Chain Rule and Partial Derivatives

[theBEAST]

Homework Statement

Here is the problem:
http://dl.dropbox.com/u/64325990/MATH%20253/help.PNG

The Attempt at a Solution

http://dl.dropbox.com/u/64325990/Photobook/Photo%202012-05-24%209%2037%2028%20PM.jpg

This seems to be wrong... Since I have fx and fy which I cannot cancel out. Why is this wrong?

I guess it can only cancel is fx = fy but how do I prove that? We don't even know what f is.

 

[Mark44]

You're more likely to get help if you don't make people open different windows to see the problem and what you did. Speaking for myself only, if you aren't motivated enough to at least try to make it easier for me to help, then I'm likewise not motivated enough to provide any help.

 

[theBEAST]

You're more likely to get help if you don't make people open different windows to see the problem and what you did. Speaking for myself only, if you aren't motivated enough to at least try to make it easier for me to help, then I'm likewise not motivated enough to provide any help.
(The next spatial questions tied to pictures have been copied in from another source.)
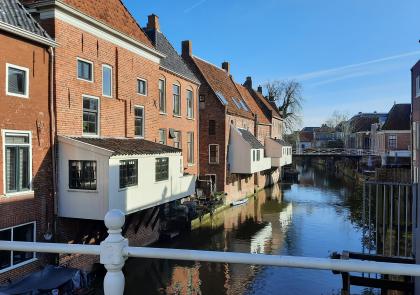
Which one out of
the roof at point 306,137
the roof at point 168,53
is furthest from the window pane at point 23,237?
the roof at point 306,137

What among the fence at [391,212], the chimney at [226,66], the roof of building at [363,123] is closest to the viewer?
the fence at [391,212]

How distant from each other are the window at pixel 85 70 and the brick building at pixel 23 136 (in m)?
1.46

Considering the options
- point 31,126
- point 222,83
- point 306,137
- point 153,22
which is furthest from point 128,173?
point 306,137

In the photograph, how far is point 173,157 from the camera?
17.6 m

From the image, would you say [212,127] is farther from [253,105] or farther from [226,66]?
[253,105]

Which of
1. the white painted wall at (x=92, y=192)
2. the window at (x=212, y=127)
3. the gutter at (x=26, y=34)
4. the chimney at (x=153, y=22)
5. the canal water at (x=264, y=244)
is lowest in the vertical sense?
the canal water at (x=264, y=244)

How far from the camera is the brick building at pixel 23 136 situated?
1104cm

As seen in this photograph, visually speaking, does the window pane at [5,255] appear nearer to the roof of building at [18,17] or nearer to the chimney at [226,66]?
the roof of building at [18,17]

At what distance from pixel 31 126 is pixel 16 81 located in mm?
1393

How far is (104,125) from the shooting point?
15109 millimetres

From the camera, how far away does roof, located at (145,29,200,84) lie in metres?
23.3

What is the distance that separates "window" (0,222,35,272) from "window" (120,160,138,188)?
3.14m

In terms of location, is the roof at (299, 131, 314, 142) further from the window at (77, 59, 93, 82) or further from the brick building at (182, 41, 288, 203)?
→ the window at (77, 59, 93, 82)

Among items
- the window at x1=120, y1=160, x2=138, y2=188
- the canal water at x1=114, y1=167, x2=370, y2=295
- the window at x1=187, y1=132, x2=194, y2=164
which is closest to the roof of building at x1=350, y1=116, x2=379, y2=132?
the canal water at x1=114, y1=167, x2=370, y2=295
Oh I'm sorry I just thought it would be easier for the people who are not logged onto their physicsforum account. That way they can see it too. I will upload them to the site as well then...

Edit: I tried to upload the other picture but apparently it was too large. Anyone know how to decrease the image size? I don't have photoshop.
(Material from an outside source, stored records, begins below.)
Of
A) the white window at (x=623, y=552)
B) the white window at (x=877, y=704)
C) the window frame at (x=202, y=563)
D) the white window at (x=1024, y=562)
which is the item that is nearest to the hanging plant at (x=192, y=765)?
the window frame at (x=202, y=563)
Edit: Ok so turns out you can insert images... But the other image is once again too large. Next time I will edit it on my iphone before uploading it to Dropbox.

 

[Dick]

The partial derivative with respect to x of f(x^2-y^2) is just f'(x^2-y^2)*2x. There's really only one way to take a derivative of f.

 

[theBEAST]

The partial derivative with respect to x of f(x^2-y^2) is just f'(x^2-y^2)*2x. There's really only one way to take a derivative of f.

Thanks but aren't fx and fy different? Since you can take the derivative of f with respect to both x and y. I reuploaded a new attempt I made and it shoes that they are not equal unless fx = fy. But I don't think fx = fy.

 

[Dick]

Thanks but aren't fx and fy different? Since you can take the derivative of f with respect to both x and y. I reuploaded a new attempt I made and it shoes that they are not equal unless fx = fy. But I don't think fx = fy.

f is a function of ONE variable. In your case the value of the variable happens to be x^2-y^2. But there's still only one way to differentiate f. The derivative of f is f'.

 

[theBEAST]

f is a function of ONE variable. In your case the value of the variable happens to be x^2-y^2. But there's still only one way to differentiate f. The derivative of f is f'.

Oh wow that makes so much sense now, thanks!